(Instruction): Copy only this range: the line with "How far is the point" through the final line of the material, inclusive at both ends.

** start Dataset **

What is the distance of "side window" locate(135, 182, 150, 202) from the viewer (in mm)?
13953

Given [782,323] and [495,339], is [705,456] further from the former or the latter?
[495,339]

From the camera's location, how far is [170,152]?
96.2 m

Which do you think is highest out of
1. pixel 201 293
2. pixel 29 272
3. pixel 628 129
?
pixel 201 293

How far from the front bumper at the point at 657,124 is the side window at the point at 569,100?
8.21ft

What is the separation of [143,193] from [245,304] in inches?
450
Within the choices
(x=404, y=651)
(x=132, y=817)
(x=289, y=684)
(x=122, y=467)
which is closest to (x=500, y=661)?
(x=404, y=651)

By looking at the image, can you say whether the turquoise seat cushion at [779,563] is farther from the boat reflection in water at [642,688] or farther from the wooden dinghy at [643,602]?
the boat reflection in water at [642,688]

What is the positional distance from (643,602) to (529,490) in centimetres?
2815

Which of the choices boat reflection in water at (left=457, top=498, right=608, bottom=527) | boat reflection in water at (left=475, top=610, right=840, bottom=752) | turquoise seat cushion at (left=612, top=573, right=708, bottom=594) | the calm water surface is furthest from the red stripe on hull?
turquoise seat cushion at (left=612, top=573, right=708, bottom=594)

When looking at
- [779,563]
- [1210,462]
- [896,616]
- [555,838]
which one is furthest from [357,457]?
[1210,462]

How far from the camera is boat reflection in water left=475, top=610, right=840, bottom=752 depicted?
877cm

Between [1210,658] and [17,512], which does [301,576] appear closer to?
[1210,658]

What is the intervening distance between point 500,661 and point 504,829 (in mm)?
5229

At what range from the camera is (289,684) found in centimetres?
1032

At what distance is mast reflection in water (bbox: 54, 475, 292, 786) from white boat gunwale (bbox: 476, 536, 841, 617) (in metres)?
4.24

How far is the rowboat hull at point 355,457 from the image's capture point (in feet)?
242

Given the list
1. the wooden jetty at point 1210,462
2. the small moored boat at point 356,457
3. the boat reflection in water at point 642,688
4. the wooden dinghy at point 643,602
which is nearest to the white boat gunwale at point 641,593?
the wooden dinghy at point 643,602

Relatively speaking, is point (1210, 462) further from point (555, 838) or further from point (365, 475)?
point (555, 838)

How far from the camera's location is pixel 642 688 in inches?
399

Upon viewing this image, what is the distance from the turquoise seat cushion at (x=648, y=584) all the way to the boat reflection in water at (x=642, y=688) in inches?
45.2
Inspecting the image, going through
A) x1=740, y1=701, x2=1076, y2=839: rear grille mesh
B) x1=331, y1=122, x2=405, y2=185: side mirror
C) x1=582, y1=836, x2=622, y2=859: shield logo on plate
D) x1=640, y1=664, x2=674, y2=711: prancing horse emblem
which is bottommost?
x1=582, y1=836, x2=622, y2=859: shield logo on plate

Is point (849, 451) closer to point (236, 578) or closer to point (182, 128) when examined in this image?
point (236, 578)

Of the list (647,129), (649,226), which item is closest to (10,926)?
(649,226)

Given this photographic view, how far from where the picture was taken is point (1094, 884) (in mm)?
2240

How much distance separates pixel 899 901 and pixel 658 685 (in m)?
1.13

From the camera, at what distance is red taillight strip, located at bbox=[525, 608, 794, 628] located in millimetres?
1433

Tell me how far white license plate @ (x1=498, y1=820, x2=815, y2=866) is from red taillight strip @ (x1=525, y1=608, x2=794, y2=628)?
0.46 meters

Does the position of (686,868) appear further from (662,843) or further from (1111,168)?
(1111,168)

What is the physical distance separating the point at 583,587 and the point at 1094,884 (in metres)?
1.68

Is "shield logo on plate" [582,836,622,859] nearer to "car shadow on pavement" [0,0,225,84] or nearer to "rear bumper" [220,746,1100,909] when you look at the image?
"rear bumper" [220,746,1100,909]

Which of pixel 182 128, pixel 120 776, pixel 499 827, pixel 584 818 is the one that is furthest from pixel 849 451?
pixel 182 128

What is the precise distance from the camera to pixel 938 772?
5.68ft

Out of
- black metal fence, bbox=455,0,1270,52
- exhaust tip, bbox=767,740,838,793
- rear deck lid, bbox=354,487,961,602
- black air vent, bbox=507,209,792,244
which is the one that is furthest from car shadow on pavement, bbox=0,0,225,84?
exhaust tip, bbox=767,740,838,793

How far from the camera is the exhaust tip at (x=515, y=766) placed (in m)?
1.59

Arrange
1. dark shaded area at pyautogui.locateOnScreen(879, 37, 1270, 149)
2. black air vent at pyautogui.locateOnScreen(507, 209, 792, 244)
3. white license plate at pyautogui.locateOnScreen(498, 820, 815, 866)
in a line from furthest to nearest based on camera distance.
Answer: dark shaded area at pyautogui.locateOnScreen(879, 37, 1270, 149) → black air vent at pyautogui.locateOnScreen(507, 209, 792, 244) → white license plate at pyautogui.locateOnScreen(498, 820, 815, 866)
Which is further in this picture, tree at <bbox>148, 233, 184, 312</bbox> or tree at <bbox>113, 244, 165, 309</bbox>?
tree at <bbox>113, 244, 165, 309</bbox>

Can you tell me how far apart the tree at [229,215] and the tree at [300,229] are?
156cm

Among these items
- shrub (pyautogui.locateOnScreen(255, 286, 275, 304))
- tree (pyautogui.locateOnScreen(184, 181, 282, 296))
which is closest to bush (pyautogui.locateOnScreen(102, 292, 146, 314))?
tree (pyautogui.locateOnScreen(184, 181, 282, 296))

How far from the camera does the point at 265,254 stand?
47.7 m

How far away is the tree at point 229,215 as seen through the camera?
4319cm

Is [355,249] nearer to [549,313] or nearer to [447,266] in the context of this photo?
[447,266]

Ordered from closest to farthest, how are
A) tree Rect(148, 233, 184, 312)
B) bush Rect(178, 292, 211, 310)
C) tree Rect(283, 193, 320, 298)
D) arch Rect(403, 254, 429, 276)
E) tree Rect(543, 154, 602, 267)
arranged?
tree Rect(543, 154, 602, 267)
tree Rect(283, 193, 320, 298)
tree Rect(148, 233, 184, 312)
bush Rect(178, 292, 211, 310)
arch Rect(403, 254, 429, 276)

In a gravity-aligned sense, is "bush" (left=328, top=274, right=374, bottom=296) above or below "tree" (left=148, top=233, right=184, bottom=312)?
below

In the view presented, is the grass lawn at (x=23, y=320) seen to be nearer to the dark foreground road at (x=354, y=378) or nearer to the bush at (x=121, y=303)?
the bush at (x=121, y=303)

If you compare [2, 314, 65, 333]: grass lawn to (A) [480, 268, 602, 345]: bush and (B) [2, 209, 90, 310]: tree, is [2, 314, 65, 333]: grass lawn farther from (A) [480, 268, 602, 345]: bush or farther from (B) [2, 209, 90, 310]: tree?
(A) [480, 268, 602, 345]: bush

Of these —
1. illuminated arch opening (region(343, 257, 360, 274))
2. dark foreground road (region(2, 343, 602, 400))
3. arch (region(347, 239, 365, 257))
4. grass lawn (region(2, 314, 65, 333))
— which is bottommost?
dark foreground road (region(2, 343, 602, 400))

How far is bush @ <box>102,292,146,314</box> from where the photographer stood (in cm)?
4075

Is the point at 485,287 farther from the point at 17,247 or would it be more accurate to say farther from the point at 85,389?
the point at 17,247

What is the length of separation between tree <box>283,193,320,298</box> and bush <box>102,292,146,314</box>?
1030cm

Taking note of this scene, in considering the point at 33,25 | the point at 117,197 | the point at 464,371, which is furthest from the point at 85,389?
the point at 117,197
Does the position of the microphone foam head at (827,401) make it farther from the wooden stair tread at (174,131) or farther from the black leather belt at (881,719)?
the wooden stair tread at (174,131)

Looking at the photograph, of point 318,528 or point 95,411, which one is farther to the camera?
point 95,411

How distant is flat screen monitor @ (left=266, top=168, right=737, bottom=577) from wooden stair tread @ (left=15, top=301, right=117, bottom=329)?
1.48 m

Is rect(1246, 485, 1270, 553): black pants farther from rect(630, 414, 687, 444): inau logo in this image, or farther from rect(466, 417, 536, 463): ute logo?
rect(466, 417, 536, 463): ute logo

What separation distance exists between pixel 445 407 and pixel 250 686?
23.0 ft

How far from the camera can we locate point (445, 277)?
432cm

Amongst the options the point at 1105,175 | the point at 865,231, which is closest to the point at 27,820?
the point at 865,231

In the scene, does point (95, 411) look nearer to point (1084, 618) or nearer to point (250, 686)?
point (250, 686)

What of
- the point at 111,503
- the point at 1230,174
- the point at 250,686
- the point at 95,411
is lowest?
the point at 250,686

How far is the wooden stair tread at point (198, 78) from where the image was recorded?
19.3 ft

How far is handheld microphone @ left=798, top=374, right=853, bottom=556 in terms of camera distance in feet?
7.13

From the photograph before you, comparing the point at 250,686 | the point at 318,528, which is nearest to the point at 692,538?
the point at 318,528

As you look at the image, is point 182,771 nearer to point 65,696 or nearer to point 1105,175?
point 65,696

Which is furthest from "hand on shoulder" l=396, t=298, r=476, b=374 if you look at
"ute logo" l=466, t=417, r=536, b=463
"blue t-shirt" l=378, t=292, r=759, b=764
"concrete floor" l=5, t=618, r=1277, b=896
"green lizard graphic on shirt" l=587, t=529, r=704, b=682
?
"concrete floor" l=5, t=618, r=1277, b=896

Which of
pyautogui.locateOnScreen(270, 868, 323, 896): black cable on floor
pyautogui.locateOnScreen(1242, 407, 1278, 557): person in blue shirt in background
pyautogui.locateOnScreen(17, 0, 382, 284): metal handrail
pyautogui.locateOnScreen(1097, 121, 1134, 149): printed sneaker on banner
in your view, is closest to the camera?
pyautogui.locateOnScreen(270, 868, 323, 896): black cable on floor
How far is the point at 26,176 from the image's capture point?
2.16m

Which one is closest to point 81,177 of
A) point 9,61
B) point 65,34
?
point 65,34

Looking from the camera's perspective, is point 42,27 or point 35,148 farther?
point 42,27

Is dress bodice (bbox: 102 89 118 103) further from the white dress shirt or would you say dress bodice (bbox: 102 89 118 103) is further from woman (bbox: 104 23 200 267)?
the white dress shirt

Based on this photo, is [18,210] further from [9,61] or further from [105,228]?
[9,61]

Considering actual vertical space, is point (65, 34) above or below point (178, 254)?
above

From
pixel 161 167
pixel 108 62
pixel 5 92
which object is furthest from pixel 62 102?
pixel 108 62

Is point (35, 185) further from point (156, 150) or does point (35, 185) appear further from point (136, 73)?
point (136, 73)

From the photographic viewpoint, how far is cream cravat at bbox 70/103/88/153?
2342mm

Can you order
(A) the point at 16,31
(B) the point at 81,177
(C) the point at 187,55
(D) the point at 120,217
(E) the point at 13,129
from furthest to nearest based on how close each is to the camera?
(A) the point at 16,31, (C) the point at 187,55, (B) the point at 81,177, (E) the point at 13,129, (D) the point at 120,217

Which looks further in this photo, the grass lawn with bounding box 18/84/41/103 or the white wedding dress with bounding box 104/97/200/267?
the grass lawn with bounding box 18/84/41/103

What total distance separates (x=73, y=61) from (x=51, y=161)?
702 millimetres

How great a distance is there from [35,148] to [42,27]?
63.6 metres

** end Dataset **

(Output below):
How far is the point at 26,176 from the image's capture point?
2.16m

Which one is closest to point 81,177 of
A) point 9,61
B) point 65,34
?
point 65,34

Looking from the camera's perspective, is point 42,27 or point 35,148 farther?
point 42,27

Is dress bodice (bbox: 102 89 118 103) further from the white dress shirt or would you say dress bodice (bbox: 102 89 118 103) is further from woman (bbox: 104 23 200 267)?
the white dress shirt

Based on this photo, is [18,210] further from [9,61] or further from [105,228]?
[9,61]

Considering actual vertical space, is point (65, 34) above or below point (178, 254)?
above

From
pixel 161 167
pixel 108 62
pixel 5 92
which object is furthest from pixel 62 102?
pixel 108 62

Is point (35, 185) further from point (156, 150) or does point (35, 185) appear further from point (136, 73)?
point (136, 73)

From the photographic viewpoint, how far is cream cravat at bbox 70/103/88/153?
2342mm

Can you order
(A) the point at 16,31
(B) the point at 81,177
(C) the point at 187,55
(D) the point at 120,217
(E) the point at 13,129
from furthest to nearest based on how close each is to the camera?
(A) the point at 16,31, (C) the point at 187,55, (B) the point at 81,177, (E) the point at 13,129, (D) the point at 120,217

Which looks further in this photo, the grass lawn with bounding box 18/84/41/103 or the white wedding dress with bounding box 104/97/200/267?
the grass lawn with bounding box 18/84/41/103

What total distance separates (x=73, y=61) from (x=51, y=161)?
702 millimetres

How great a distance is there from [35,148] to [42,27]?
63.6 metres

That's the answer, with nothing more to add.